CONSIGNE: Traduisez en anglais, s'il vous plaît, cette phrase du texte sur Victor Bourgeois : « Né à Charleroi le 29 août 1897, il prend place dans l'histoire de l'architecture européenne dès après la guerre. »
== TEXTE À ANALYSER
Victor Bourgeois 1897-1962
« L'architecture présente trois aspects essentiels : l'aspect lyrique ou d’inspiration, l'aspect technique ou d’exécution, l’aspect social ou d'expansion. » Cette définition de Victor Bourgeois dans la revue « 7 Arts » qu'il avait fondée en 1922 avec son frère Pierre, le poète, et PierreLouis Flouquet, peintre et poète à la fois, Karel Maes et Georges Monier, caractérise l'envergure intellectuelle de l'architecte et de l’urbaniste, du professeur et de l'humaniste.
Né à Charleroi le 29 août 1897, il prend place dans l'histoire de l'architecture européenne dès après la guerre.
Au moment où il avait terminé ses études d'architecture à l’Académie Royale des Beaux-Arts à Bruxelles, la guerre venait de cesser. Les premières tâches furent celles de la construction de logements à bon marché. Sous l'influence de Berlage, constructeur de la Bourse d’Amsterdam et passionné par les conceptions de la « Cité industrielle » du maître lyonnais Tony Garnier, Victor Bourgeois confère à son architecture la simplicité, la limpidité et l'économie qui en font des œuvres classiques. La première réalisation importante, la « Cité Moderne » à Berbem-Sainte-Agathe près de Bruxelles, comprend dans un ensemble urbanisé par Louis Van der Swallmen 300 maisons à la toiture plate et dontun des bâtiments d'angle comporte des vitraux de Flouquet.
Victor Bourgeois marquait ainsi du premier coup l'exacte position qu’il adoptait en précisant qu'un des titres de noblesse de l'architecture contemporaine était d'avoir mis au premier rang l'étude de l’habitation. Il fut également un des premiers à proclamer l'importance primordiale de l'urbanisme dans le renouvellement des villes.
====
== DONNÉES À EXAMINER
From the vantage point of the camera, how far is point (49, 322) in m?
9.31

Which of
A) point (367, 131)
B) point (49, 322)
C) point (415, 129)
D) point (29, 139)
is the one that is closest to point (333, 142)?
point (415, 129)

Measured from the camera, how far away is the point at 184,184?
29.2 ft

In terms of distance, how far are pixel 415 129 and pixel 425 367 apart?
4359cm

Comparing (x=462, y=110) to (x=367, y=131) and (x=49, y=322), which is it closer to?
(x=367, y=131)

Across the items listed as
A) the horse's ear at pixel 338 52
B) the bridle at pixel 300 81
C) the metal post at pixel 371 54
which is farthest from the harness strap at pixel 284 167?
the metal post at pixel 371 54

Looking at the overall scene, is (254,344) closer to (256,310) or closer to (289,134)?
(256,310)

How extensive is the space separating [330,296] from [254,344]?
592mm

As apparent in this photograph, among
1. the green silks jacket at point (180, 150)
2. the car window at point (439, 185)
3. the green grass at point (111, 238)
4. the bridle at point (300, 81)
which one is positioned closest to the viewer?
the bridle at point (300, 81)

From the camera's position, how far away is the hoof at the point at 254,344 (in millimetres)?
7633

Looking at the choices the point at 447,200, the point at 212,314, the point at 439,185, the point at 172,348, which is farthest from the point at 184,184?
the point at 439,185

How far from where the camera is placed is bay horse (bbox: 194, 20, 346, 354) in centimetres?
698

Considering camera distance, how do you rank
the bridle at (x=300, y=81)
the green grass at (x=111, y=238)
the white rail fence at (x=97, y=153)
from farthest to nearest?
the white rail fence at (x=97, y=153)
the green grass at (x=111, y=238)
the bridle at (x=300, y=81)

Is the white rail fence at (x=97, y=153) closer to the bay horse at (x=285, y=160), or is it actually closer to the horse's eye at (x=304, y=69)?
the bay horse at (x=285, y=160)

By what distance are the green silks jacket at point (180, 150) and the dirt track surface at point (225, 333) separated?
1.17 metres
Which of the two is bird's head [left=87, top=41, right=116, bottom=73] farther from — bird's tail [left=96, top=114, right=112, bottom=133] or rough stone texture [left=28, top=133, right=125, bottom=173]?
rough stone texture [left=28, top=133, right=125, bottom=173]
====
== DONNÉES À EXAMINER
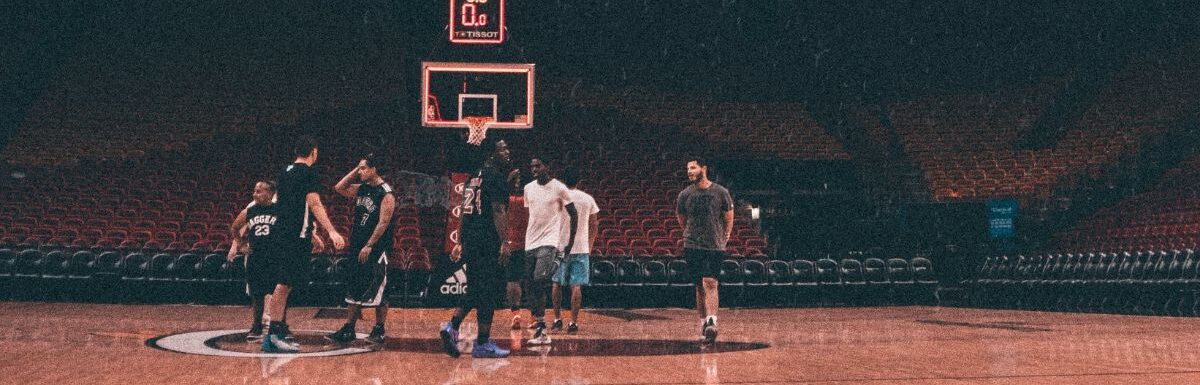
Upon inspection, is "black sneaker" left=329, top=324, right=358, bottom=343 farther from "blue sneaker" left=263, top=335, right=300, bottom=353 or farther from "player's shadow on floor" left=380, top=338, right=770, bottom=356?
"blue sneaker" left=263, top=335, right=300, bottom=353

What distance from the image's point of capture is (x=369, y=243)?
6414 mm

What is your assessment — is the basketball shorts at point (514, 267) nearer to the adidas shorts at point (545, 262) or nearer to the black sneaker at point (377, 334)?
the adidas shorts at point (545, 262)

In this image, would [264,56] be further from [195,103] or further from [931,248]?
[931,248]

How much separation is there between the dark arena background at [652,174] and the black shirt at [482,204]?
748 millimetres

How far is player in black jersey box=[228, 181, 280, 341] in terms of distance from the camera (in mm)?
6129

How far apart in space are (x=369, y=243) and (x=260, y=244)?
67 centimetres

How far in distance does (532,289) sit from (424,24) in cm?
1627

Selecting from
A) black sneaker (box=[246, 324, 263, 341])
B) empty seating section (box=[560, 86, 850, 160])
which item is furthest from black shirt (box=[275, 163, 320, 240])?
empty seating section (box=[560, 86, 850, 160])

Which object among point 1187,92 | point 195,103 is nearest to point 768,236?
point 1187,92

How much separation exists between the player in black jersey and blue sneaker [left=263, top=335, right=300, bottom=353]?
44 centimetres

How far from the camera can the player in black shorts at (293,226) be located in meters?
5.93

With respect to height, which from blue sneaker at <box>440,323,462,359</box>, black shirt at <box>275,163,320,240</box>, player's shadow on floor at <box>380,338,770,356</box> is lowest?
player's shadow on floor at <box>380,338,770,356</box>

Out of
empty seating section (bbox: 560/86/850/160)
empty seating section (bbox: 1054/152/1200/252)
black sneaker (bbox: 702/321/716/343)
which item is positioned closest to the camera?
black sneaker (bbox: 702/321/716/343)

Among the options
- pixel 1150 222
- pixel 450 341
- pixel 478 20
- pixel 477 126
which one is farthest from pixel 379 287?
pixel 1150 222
====
RÉSULTAT: Born in Charleroi on August 29, 1897, he takes his place in the history of European architecture immediately after the war.